(TEXT PROVIDED Opens)

Why Bikes Turn, Why they Don't & What you Can Do About It
Article from Motocross Action Mag
Gottlieb Daimler may have invented the motorcycle in 1885, but when it came to handling, his wooden buck frame and feet-dragging riding style just didn’t cut it. From his founding-father perch 126 years ago, Gottlieb had no way of knowing what AMA professional motocross racers would do with his rudimentary design. When Daimler invented the first motorcycle, his benzene-fueled wooden kludge needed training wheels to help him negotiate the gentle bends of his villages’ cobblestone streets.
The dynamic interplay between a motorcycle’s steering geometry, the gyroscopic effect of its spinning wheels and its center of gravity was not known at the turn of the 19th century. Old man Daimler’s invention, with its vertical fork and tiller handlebar, steered more like a boat than a bike. Today, its direct descendants can negotiate a crowded pit lane in first gear faster than anything in Gottlieb’s world could go in a straight line.
THE WIZARDING WORLD OF FRAME GEOMETRY
Frame geometry is the magic that makes it possible to roost corners, slam berms and survive the whoops. Forget engine technology and set aside suspension, because it wouldn’t be possible to get past second gear without the self-stabilizing forces that are built into a modern motocross chassis. Without the right blend of head angle, trail, fork offset and weight distribution, your motocross machine would be hard pressed to out handle a Walmart shopping cart. In fact, it would need a pair of Gottlieb’s training wheels to get out of its own way.
To understand what motocross bikes are all about, you need a rudimentary understanding of the ins-and-outs of frame geometry. Read on and discover what handling is all about.
WHAT IS CASTER AND WHY IS IT SO IMPORTANT?
“Caster” is the effect that causes the swiveling wheels of a shopping cart to steer in the direction you deflect the cart. Motocross bikes use the same physics of caster as shopping carts.
WHAT IS TRAIL AND WHY IS EVERYONE TALKING ABOUT IT?
“Trail” is what causes the front wheel of a motorcycle (and shopping cart) to align itself with the direction that the vehicle is traveling. Trail exists when the contact patch of the tire is well behind the steering axis.

(TEXT PROVIDED Closes)
(GIVEN DATA Opens)

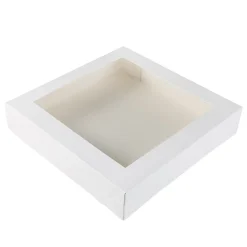 Taartdoos met venster 30x30x6cm. Wit 50st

(GIVEN DATA Closes)

* _ACTIONS TO TAKE_:
**1)** Answer the following from the motocross frame geometry article:
(a) In what year did Gottlieb Daimler invent the motorcycle?
(b) Which four things does the article say must be blended correctly for a motocross machine to handle well?
(c) When does trail exist?
**2)** Please extend the motocross frame geometry article with the next part.

* _WRITTEN RESPONSES_:
**1)**
(a) 1885
(b) Head angle, trail, fork offset and weight distribution
(c) When the tire's contact patch is well behind the steering axis

**2)**
In the case of a shopping cart, the steering axis is vertical and the axle is offset about an inch behind the axis. When the cart is pushed, the wheels instantly swing into alignment. The same holds true for a motocross bike. Take your hands off the bars, and your motorcycle’s front end will snap into a straight line for the same reason. “Caster” is the effect. “Trail” is what makes it happen.
WHY IS IT CALLED TRAIL?
As will become apparent, trail is called trail because it is derived from an equation that measures how far behind the head angle the tire’s contact patch is. In simple terms, how far the contact patch “trails” the head angle.
Unlike a shopping cart, the steering axis of a motocross chassis is angled, but the fact that its front axle and the tire’s contact point lie well behind the centerline of the fork creates the same trail equation.
WHAT IS HEAD ANGLE?
“Head angle,” “caster angle” and “rake angle” are all the same measurement. Head angle is the difference between the front side of the steering axis and a theoretical line drawn perpendicular to level ground in degrees.
Motorcycles need to be stable at high speed, so it is necessary to slow the steering way down by raking the head angle forward. The degree that the steering axis is raked forward is called the “head angle.” A chassis with a slacker head angle steers less when you turn the handlebar and wants to remain in a straight line (think chopper). A steeper head angle turns quicker, feels lighter at the handlebar and is less stable at speed (think trials bike).
Head angle works in conjunction with “fork offset” to cause the front wheel to steer into a turn when it is leaned and straighten out as you exit.
HOW DO YOU MEASURE HEAD ANGLE?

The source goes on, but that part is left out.